- Litz, as a professor of English Literature at Princeton University

= A. Walton Litz =

American historian

Arthur Walton Litz Jr. (October 31, 1929, in Nashville, Tennessee – June 4, 2014) was an American literary historian and critic who served as professor of English Literature at Princeton University from 1956 to 1993. He was the author or editor of over twenty collections of literary criticism, including various editions of Ezra Pound, James Joyce, Wallace Stevens, and T. S. Eliot.

Litz graduated with an A.B. in English from Princeton University in 1951 after completing a senior thesis titled "Yoknapatawpha: A Study of William Faulkner's Moral Vision." He then studied at Merton College, University of Oxford as a Rhodes Scholar and received his D.Phil. in 1954. He studied alongside and, at one point, lived with cultural theorist Stuart Hall, who described him as 'extraordinarily smart'. After two years' service in the U.S. Army, he became the Holmes Professor of Belles-Lettres at Princeton in 1956, where he worked until his retirement in 1994.

Litz was also a longtime instructor at the Bread Loaf School of English.
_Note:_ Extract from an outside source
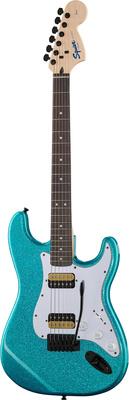 Fender SQ Affinity Strat HH FSR CBS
He was named to the Eastman Visiting Professorship at Balliol College, Oxford, in 1989. In 1991, he was elected to the American Philosophical Society.

Litz married Marian Weller in 1958; they had four children. He died of respiratory failure on June 4, 2014, aged 84, at the University Medical Center of Princeton in Plainsboro, New Jersey. He is survived by his four children and six grandchildren.